Modifiez le passage du texte sur le roman Monster compris entre « La vie de Paul » et « le plus total. », bornes incluses, en y remplaçant « portable » par « téléphone ».

** Texte de lecture **
- - - - - - -

Monster, Patrick Bauwen plonge dans les manipulations et les fausses pistes d'une vie qui éclate

Patrick Bawen nous avait montré, dans son premier roman, L'oeil de Caine,
à quel point il pouvait être malicieux et  nous dérouter à chaque nouvelle étape un peu plus de nos certitudes. Il récidive magistralement avec une plongée poisseuse dans le monstrueux.

La vie de Paul Becker va changer sur un simple petit accident : son ami policier lui demande d'examiner, un soir,  un homme qu'il vient d'arrêter pour vagabondage. Dans sa clinique d'urgence privée, rien de plus normal. Mais, menotté, l'homme s'évade comme un magicien, laissant Paul au sol. Un peu plus tard, sur le parking, Paul trouve un portable et, ce que tout le monde aurait sans doute fait, dès qu'il se met à sonner il décroche. Et c'est ainsi que commence une plongée infernale qui va mettre Paul en dehors de sa petite vie rangée, le confronter à ses propres démons et lui faire traverser un univers glauque où l'écoeurement est la norme qui mêle trafic d'enfants et pédophilie sur Internet, meurtres odieux, ivresses politiques et mépris du monde le plus total.

- - - - - - -

** Matériel présenté **
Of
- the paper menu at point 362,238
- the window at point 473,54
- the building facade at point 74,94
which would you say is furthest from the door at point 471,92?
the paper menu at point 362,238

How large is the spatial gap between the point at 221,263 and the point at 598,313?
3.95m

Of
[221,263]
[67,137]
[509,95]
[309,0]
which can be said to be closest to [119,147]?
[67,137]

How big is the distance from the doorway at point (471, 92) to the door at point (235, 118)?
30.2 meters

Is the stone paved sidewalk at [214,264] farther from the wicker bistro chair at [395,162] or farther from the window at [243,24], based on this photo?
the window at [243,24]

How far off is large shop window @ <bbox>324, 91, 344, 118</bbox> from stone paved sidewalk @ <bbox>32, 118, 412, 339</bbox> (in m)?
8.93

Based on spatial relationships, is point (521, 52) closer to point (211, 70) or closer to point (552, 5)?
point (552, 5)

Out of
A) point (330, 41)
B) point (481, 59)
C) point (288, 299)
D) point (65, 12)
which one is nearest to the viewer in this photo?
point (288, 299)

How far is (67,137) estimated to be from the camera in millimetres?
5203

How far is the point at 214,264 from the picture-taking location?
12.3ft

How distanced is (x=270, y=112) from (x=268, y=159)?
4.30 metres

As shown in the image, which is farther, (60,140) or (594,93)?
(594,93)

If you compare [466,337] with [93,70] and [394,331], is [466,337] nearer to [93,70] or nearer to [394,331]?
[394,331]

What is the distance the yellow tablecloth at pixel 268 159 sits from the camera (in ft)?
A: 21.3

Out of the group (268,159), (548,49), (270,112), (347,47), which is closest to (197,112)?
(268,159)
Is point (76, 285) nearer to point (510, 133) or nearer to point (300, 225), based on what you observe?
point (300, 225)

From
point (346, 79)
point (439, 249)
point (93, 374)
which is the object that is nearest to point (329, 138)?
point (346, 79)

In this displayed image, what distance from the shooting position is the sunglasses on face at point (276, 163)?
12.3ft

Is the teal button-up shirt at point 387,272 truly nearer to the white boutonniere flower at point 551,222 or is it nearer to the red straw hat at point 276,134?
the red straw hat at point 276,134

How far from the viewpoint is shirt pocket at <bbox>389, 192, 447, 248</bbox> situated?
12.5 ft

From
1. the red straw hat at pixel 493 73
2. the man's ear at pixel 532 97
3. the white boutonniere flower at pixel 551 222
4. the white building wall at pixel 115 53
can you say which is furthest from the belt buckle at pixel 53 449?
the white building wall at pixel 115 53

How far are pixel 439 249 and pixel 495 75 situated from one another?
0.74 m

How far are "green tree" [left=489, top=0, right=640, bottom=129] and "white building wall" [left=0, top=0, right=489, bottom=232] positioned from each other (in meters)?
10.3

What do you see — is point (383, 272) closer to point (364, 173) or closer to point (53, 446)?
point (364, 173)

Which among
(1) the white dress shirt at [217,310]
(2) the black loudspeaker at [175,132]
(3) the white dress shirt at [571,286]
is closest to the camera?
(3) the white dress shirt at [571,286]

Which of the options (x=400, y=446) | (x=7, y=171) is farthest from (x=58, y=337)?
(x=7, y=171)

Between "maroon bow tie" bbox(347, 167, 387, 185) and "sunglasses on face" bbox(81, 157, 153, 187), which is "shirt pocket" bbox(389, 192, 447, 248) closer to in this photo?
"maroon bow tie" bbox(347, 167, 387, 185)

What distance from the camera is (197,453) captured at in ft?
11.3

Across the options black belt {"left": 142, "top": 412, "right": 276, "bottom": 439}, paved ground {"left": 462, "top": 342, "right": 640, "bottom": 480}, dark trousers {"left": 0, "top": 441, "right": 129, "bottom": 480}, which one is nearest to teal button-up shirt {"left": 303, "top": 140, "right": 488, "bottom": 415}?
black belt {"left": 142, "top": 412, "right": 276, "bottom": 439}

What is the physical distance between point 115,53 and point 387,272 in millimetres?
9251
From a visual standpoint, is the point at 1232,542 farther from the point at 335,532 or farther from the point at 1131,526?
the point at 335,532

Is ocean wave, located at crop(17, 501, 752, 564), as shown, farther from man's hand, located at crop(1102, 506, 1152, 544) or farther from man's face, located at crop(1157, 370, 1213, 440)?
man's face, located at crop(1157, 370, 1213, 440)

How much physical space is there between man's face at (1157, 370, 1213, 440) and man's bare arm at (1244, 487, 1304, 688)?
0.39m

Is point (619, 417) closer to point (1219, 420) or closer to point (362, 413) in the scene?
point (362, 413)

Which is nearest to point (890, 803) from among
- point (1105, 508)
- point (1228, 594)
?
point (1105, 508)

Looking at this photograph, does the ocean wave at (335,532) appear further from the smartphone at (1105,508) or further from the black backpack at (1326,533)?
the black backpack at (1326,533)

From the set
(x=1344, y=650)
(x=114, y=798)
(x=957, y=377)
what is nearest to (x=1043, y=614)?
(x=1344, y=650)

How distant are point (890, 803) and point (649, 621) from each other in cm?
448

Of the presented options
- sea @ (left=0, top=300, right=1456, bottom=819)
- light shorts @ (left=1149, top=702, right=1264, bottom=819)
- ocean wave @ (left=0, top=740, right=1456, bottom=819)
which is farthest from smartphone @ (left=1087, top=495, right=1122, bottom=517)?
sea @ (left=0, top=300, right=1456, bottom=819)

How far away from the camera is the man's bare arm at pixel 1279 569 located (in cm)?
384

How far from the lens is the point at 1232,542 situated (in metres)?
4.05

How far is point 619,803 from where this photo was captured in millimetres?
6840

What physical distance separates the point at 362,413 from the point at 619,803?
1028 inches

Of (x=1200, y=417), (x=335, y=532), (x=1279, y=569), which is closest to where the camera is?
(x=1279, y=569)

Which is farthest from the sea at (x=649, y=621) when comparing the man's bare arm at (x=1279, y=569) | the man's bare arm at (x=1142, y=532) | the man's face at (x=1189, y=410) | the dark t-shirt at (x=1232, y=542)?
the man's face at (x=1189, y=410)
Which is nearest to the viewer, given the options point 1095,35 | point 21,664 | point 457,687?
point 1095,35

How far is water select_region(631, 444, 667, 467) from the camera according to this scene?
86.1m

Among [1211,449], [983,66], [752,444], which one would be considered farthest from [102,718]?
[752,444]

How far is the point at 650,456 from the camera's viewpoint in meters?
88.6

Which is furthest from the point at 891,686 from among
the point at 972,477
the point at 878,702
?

- - - - - - -

** Corrigé de l'exercice **
La vie de Paul Becker va changer sur un simple petit accident : son ami policier lui demande d'examiner, un soir,  un homme qu'il vient d'arrêter pour vagabondage. Dans sa clinique d'urgence privée, rien de plus normal. Mais, menotté, l'homme s'évade comme un magicien, laissant Paul au sol. Un peu plus tard, sur le parking, Paul trouve un téléphone et, ce que tout le monde aurait sans doute fait, dès qu'il se met à sonner il décroche. Et c'est ainsi que commence une plongée infernale qui va mettre Paul en dehors de sa petite vie rangée, le confronter à ses propres démons et lui faire traverser un univers glauque où l'écoeurement est la norme qui mêle trafic d'enfants et pédophilie sur Internet, meurtres odieux, ivresses politiques et mépris du monde le plus total.